Thank you very much!


----------



## GreatWhite4591 (Sep 7, 2005)

The Food Network has a pecan crusted fish recipe that was perfect on Wahoo! My wife pan browned with olive oil before applying the crust and baking. Give it a try.
G


----------



## AggyCat (Apr 21, 2005)

*Brennans Pecan Crusted Sea Trout*

Brennan's Pecan Crusted Sea Trout:

Doing this from memory:

1 Bag Shelled Pecans
1 Teaspn worsteshire sauce
a few dashes of tabasco
your favorite creole seasoning to taste, like Tony's
1 cup fluor
enough oil in skillet to create 1/8" to 1/4" depth

Mix pecans, worsteshire sauce, tabasco, and seasoning in bowl.

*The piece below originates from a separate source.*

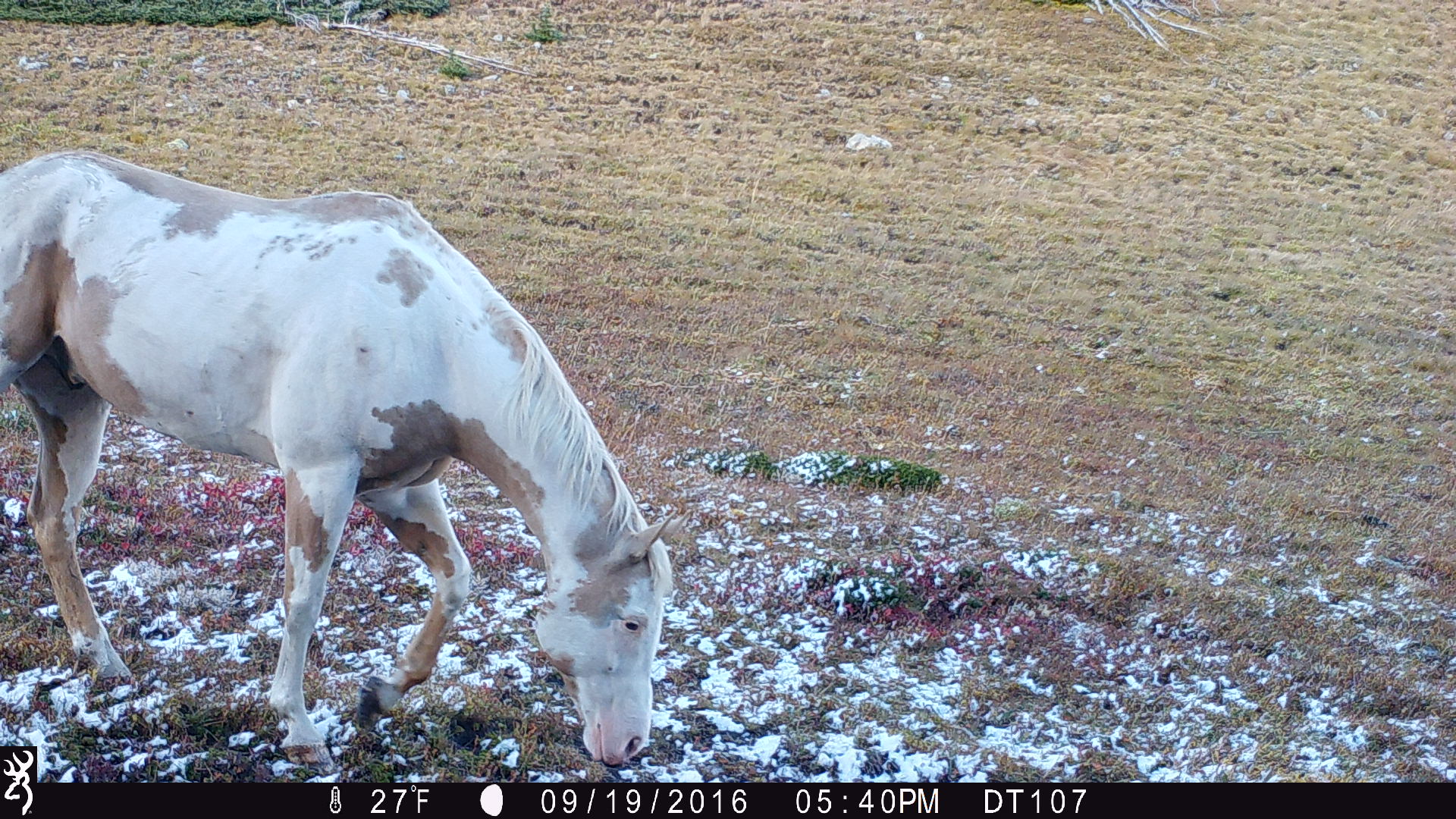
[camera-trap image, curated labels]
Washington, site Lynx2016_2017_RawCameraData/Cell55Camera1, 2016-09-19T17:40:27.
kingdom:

Layout pecan mixture on cookie sheet and roast for 45 minutes (I think around 325 degF).
Process roasted pecans in food processor until finely chopped. DO NOT overdo this step, otherwise oil from pecans will separate out and you will wind up with a pastey mess. You should strive for saw dust consistency- NOT POWDER.

Add more Tony's to flour until it has an orange like tint. Mix seasoned fluor with pecan mixture. Egg wash your fillets, dip in pecan flour, throw them in the skillet. Fry both sides.

This sounds about right. If anyone has an interest I have the real recipe at home which I can look up for you.


----------



## GreatWhite4591 (Sep 7, 2005)

Had pecan crusted Mahi tonight - another fine dish!


----------